All the way back in 1981, Teresa M. Amabile of Brandeis published a paper on the “perceptions of negative evaluators,” examining whether you sound smarter by saying cruel things or kind things.
Using edited excerpts from actual negative and positive book reviews, this research examined the hypothesis that negative evaluators of intellectual products will be perceived as more intelligent than positive evaluators. The results strongly supported the hypothesis. Negative reviewers were perceived as more intelligent, competent, and expert than positive reviewers, even when the content of the positive review was independently judged as being of higher quality and greater forcefulness. At the same time, in accord with previous research, negative reviewers were perceived as significantly less likable than positive reviewers. The results on intelligence ratings are seen as bolstering the self-presentational explanation of the tendency shown by intellectually insecure individuals to be negatively critical. The present methodology is contrasted to that of previous research which obtained apparently contradictory results.
Or, in pithier terms, “Only pessimism sounds profound. Optimism sounds superficial.”
The first anecdote which springs to mind in support of this thesis is the time I read aloud Geoff Pullum’s “The Dan Brown Code,” a masterful and learnèd demolition of Dan Brown’s prose style in The Da Vinci Code (2003). It had certainly impressed me when I first stumbled across it, during my wanderings through the Network, and when I “performed” the piece, Pullum’s jabs had my two listeners convulsing with laughter. They seconded and thirded my impression of Pullum as an expert linguist and incisive man of letters.
I could easily recall more anecdotes and spin them into data, so, yes, vituperation works.
I’m looking around for a person to slander with this. Who is most clearly acting like a jerk to bolster their reputation of intelligence? Let’s see, whose pointless negativity has irritated me most today. . . .
(A salute to Cosma Shalizi.)
Discussion of Geoffrey Pullam’s examination of Brown would not be complete without at least mentioning the title of a later essay, “Renowned author Dan Brown staggered through his formulaic opening sentence.”
Yes, of course.
Right. There seems to be a huge bias towards, er, trolling on the Interwebs. When I first started following science and politics blogging, I was surprised how much came down to blogger-vs.-blogger disputes you’d never know about if you hadn’t been reading a while (not “crush the theists” but “crush someone I disagree slightly with”). One blog I read has a “nitpicker’s corner” for the silly stuff commenters post.

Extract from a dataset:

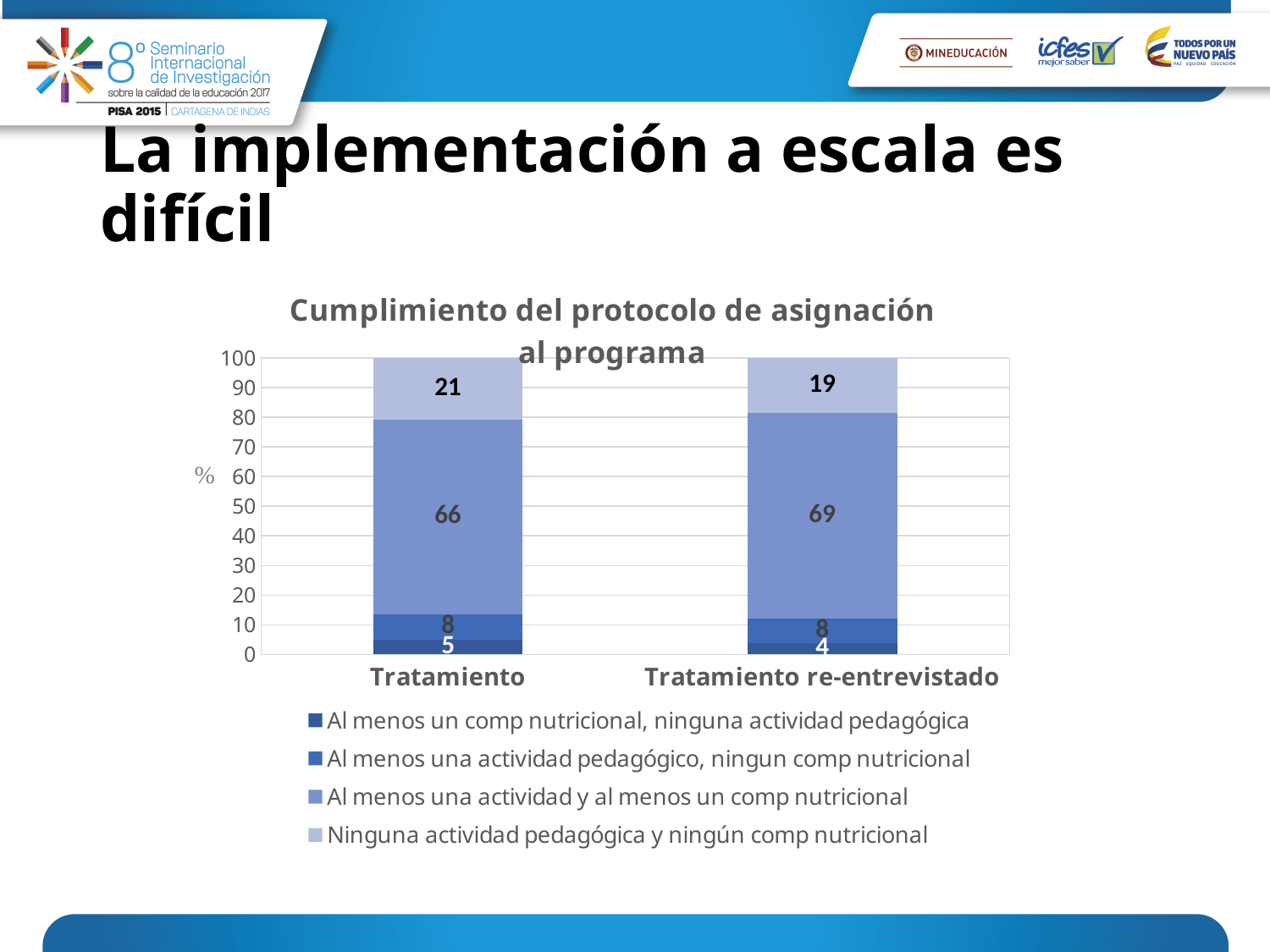
What is the value of 'Al menos una actividad y al menos un comp nutricional' for Tratamiento re-entrevistado? 69 What is the title of the chart? Cumplimiento del protocolo de asignación al programa Which category has the larger value for 'Al menos una actividad y al menos un comp nutricional'? Tratamiento re-entrevistado What is the value of 'Al menos un comp nutricional, ninguna actividad pedagógica' for Tratamiento re-entrevistado? 4 What is the total of the stacked bar for Tratamiento? 100 Which series has the largest value in the Tratamiento bar? Al menos una actividad y al menos un comp nutricional How many categories are shown on the x axis of the chart? 2 What is the value of 'Al menos una actividad y al menos un comp nutricional' for Tratamiento? 66 What is the value of 'Ninguna actividad pedagógica y ningún comp nutricional' for Tratamiento? 21 What is the difference between the 'Ninguna actividad pedagógica y ningún comp nutricional' values for Tratamiento and Tratamiento re-entrevistado? 2 What type of chart is shown on the slide? Stacked bar chart How many series does the legend list? 4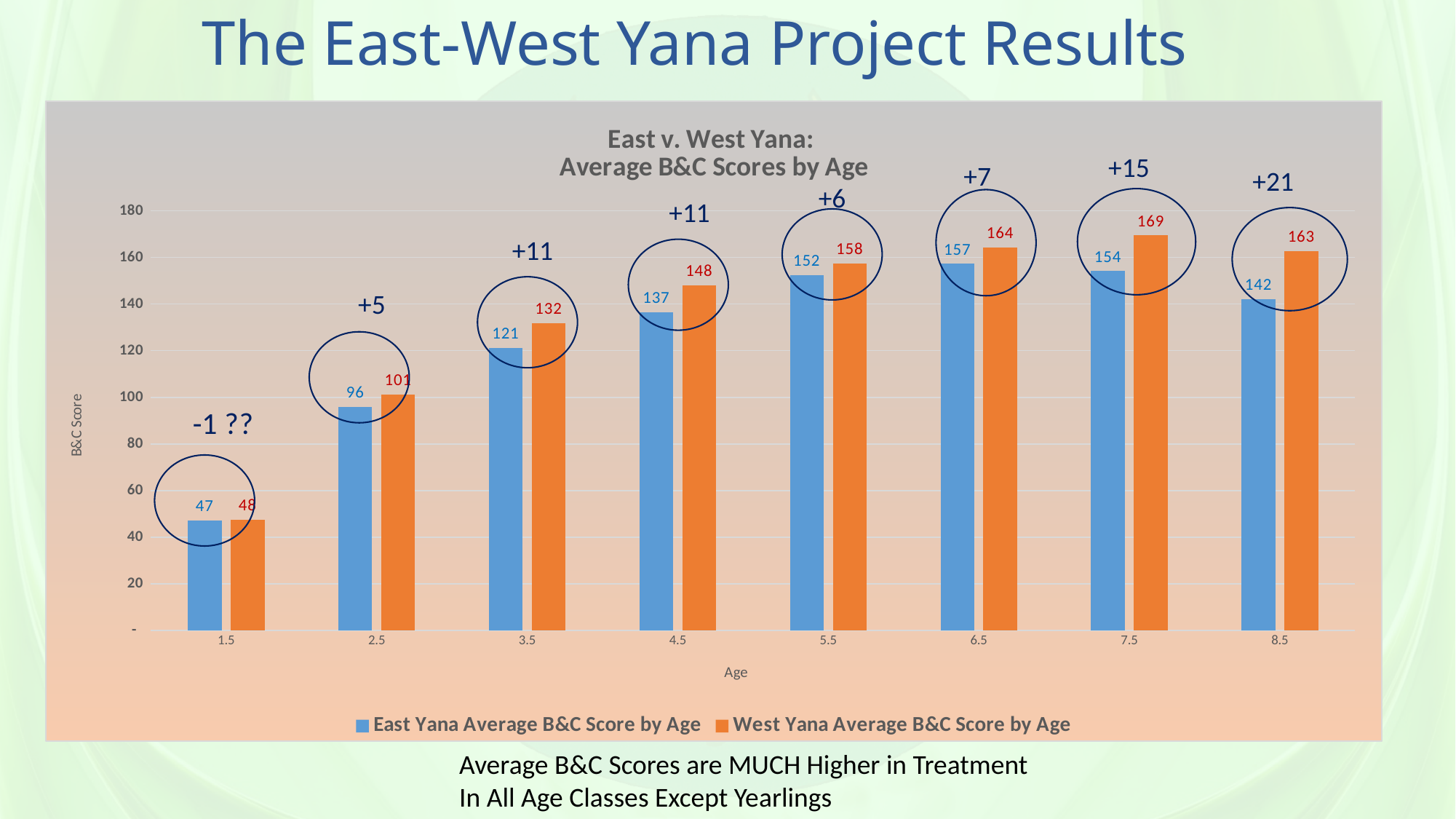
Which age class has the highest West Yana average B&C score? 7.5 What is the difference between the West Yana and East Yana average B&C scores at age 8.5? 21 What is the East Yana average B&C score for age 1.5? 47 How many age classes are shown on the x axis? 8 What is the West Yana average B&C score for age 7.5? 169 Which age class has the lowest East Yana average B&C score? 1.5 How many series does the legend list? 2 What kind of chart is shown on the slide? Bar chart Does the West Yana average B&C score rise or fall from age 1.5 to age 7.5? Rise At age 3.5, which series has the larger average B&C score, East Yana or West Yana? West Yana What is the East Yana average B&C score for age 4.5? 137 What is the title of the chart? East v. West Yana: Average B&C Scores by Age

I’ve found myself tempted to comment about nitpicking disagreements, and more tempted to comment when I had them, even when I agreed overall with a post. I think it’s partly because seeing something you disagree with immediately gets your attention and provides the motivation and “plot” for the comment: here, briefly, is a point you made; here’s my alternative theory; here’s why mine r0x0rs or your sux0rs.
Coming up with interesting comments on something you agree with may take more initiative (you have to think of extra evidence supporting their point, a funny joke, a related topic, or whatever). Much as it takes more initiative (and elbow grease) to create or add to a Wikipedia article than to correct one.
I suspect some of the negativity on the Interwebs comes from a more primitive place than that — somebody was cool enough to write this novel, write about Win32 debugging techniques, make this YouTube video, etc., and dashing off a quick “U SUK!!” or a well-argued rebuttal makes some folks feel a bit better than them. Both when it’s the kind of negativity that tends to make one look clever and competent and when it’s not.
In that spirit:
Would too be complete!!1one :)
With regard to this:
By now, we probably need a Who’s Who of Science Blogging just to keep track of who has had a tiff with whom. Something like 780 science blogs means, let me see, about three hundred thousand possible pairwise interactions, assuming that Alice’s opinion of Bob is the same as Bob’s opinion about Alice, a symmetry assumption which might not be valid.
There is a common prejudice that glasses make a person look smarter. This prejudice has a founding in reality in the sense that shortsightedness is statistically associated with intelligence.
There may be perfectly good, if formally invalid, reasons people assume that negative evaluators are smarter.